Edizioni Biblioteca dell'Immagine
Cultura

25 aprile con i 'Racconti partigiani'

Un omaggio alla Resistenza a 70 anni di distanza, con una raccolta di racconti firmata da Giacomo Verri

La Resistenza compie 70 anni. In un’occasione così speciale consigliamo una lettura altrettanto speciale, come Racconti partigiani, il nuovo libro di Giacomo Verri, edito da Edizioni Biblioteca dell’Immagine.

Verri vive e lavora come insegnante di Lettere a Borgosesia, comune piemontese della provincia di Vercelli. È anche collaboratore per le pagine culturali de L’Unità e Satisficion, oltre che curatore della rubrica Radici e Dedali sulla rivista letteraria Zibaldoni e altre meraviglie. Noi lo abbiamo conosciuto qualche anno fa, grazie a Partigiano Inverno (Nutrimenti), il suo incantevole romanzo d’esordio finalista al Premio Calvino nel 2011.

A quattro anni di distanza eccolo ritornare in libreria, di nuovo sul tema delle Resistenza, con un libro dal titolo programmatico. Racconti partigiani è una piccola e commovente raccolta di storie ispirate e dedicate a chi si impegnò nella liberazione dal nazifascismo. Come nel suo precedente lavoro, anche qui Verri rievoca il passato attraverso un uso magistrale della lingua e dell’invenzione narrativa.

Usando le parole di Francesco Permunian, che ha firmato l’introduzione, il discorso di Verri con i suoi racconti non è tanto “la Resistenza in sé e per sé, argomento di studio e riflessione per chi fa di mestiere lo storico, bensì il tramonto dell’epopea resistenziale con la sua definitiva archiviazione”. Un tramonto a cui lo scrittore piemontese si ribella “come un giovane partigiano della penna”.

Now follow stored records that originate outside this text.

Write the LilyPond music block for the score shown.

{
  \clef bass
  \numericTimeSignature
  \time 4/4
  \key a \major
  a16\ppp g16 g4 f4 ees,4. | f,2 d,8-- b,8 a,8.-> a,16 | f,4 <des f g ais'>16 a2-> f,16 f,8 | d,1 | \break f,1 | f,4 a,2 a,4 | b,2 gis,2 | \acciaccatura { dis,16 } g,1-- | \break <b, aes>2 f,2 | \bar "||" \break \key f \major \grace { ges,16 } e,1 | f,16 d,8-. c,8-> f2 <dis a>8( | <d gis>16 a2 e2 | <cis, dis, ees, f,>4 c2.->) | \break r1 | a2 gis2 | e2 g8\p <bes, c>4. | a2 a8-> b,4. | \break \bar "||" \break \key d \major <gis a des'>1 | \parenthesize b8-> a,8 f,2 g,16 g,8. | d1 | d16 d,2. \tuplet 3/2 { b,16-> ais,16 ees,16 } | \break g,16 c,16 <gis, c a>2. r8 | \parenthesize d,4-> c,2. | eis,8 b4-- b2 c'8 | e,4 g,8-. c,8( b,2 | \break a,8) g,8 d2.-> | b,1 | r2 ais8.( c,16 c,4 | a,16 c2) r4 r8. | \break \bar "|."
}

Non sono eroi irraggiungibili i protagonisti delle storie di Racconti partigiani. Sono uomini e donne, come potremmo essere tutti noi, che di fronte alla scelta tra la rassegnazione e la ribellione hanno virato verso l’opzione più dura e difficile, ma anche la più sapida di libertà e umanità. La cornice è quella cara al Verri, ossia i luoghi montani del suo Piemonte. Ma ciò che traspare di più sono i luoghi interiori di questi personaggi, le lotte interne, rese con un grande uso dei dialoghi e dei monologhi. Non è un libro di storia, ma il tentativo, a parer nostro riuscito, di restituire i meccanismi umani che hanno spinto Aldo, Augusto, Dora, Claudia, don Gianni, Gino, Vincenzo e tanti, tanti altri a riprendere in mano, spesso dolorosamente, la propria libertà.